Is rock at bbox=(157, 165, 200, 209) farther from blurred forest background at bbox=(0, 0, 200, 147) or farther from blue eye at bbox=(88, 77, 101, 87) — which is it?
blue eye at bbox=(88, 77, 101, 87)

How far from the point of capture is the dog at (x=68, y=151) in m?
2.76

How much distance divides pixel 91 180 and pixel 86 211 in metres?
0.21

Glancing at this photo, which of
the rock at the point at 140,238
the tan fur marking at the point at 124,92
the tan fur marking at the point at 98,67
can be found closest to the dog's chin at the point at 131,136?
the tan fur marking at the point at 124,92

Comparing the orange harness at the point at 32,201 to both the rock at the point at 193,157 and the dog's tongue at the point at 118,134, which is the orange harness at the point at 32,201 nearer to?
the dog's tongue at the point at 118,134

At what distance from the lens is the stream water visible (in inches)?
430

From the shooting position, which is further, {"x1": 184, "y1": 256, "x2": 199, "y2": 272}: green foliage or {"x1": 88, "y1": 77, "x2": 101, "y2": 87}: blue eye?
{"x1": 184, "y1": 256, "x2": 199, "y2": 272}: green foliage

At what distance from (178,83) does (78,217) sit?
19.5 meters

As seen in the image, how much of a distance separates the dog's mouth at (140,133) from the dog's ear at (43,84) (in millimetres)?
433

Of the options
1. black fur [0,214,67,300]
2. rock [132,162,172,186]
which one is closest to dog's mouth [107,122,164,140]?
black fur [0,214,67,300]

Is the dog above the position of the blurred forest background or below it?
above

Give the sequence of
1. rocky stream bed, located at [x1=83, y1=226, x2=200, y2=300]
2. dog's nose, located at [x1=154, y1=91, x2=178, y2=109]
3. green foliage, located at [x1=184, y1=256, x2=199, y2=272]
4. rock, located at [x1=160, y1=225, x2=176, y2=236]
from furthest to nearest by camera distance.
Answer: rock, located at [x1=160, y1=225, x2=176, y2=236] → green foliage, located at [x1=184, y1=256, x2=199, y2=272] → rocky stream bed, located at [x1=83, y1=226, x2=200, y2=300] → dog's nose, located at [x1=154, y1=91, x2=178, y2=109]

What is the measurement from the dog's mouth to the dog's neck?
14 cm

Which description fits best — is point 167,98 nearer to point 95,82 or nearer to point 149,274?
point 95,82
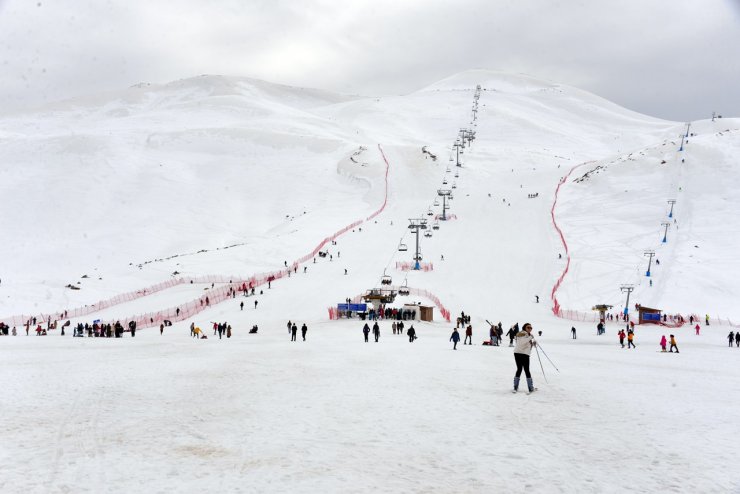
━━━━━━━━━━
Set task: Format the material above as a JSON list of strings with one string per line, leaving out blank lines and the pictures.

The result:
[
  "Is rock at bbox=(157, 165, 200, 209) farther from blurred forest background at bbox=(0, 0, 200, 147) or farther from blue eye at bbox=(88, 77, 101, 87) — which is it?",
  "blue eye at bbox=(88, 77, 101, 87)",
  "How far from the point of capture is the dog at (x=68, y=151) in m?",
  "2.76",
  "How much distance divides pixel 91 180 and pixel 86 211 in metres?",
  "0.21",
  "Glancing at this photo, which of",
  "the rock at the point at 140,238",
  "the tan fur marking at the point at 124,92",
  "the tan fur marking at the point at 98,67",
  "can be found closest to the dog's chin at the point at 131,136?",
  "the tan fur marking at the point at 124,92",
  "Comparing the orange harness at the point at 32,201 to both the rock at the point at 193,157 and the dog's tongue at the point at 118,134, which is the orange harness at the point at 32,201 nearer to?",
  "the dog's tongue at the point at 118,134",
  "At what distance from the lens is the stream water visible (in inches)?",
  "430",
  "From the shooting position, which is further, {\"x1\": 184, \"y1\": 256, \"x2\": 199, \"y2\": 272}: green foliage or {\"x1\": 88, \"y1\": 77, \"x2\": 101, \"y2\": 87}: blue eye?",
  "{\"x1\": 184, \"y1\": 256, \"x2\": 199, \"y2\": 272}: green foliage",
  "At what distance from (178,83) does (78,217) sit?",
  "19.5 meters",
  "As seen in the image, how much of a distance separates the dog's mouth at (140,133) from the dog's ear at (43,84) (in millimetres)?",
  "433",
  "Of the options",
  "1. black fur [0,214,67,300]",
  "2. rock [132,162,172,186]",
  "which one is closest to dog's mouth [107,122,164,140]?",
  "black fur [0,214,67,300]",
  "Is the dog above the position of the blurred forest background or below it?",
  "above",
  "Give the sequence of",
  "1. rocky stream bed, located at [x1=83, y1=226, x2=200, y2=300]",
  "2. dog's nose, located at [x1=154, y1=91, x2=178, y2=109]",
  "3. green foliage, located at [x1=184, y1=256, x2=199, y2=272]",
  "4. rock, located at [x1=160, y1=225, x2=176, y2=236]",
  "from furthest to nearest by camera distance.",
  "Answer: rock, located at [x1=160, y1=225, x2=176, y2=236] → green foliage, located at [x1=184, y1=256, x2=199, y2=272] → rocky stream bed, located at [x1=83, y1=226, x2=200, y2=300] → dog's nose, located at [x1=154, y1=91, x2=178, y2=109]",
  "What is the measurement from the dog's mouth to the dog's neck?",
  "14 cm",
  "Which description fits best — is point 167,98 nearer to point 95,82 or nearer to point 149,274?",
  "point 95,82"
]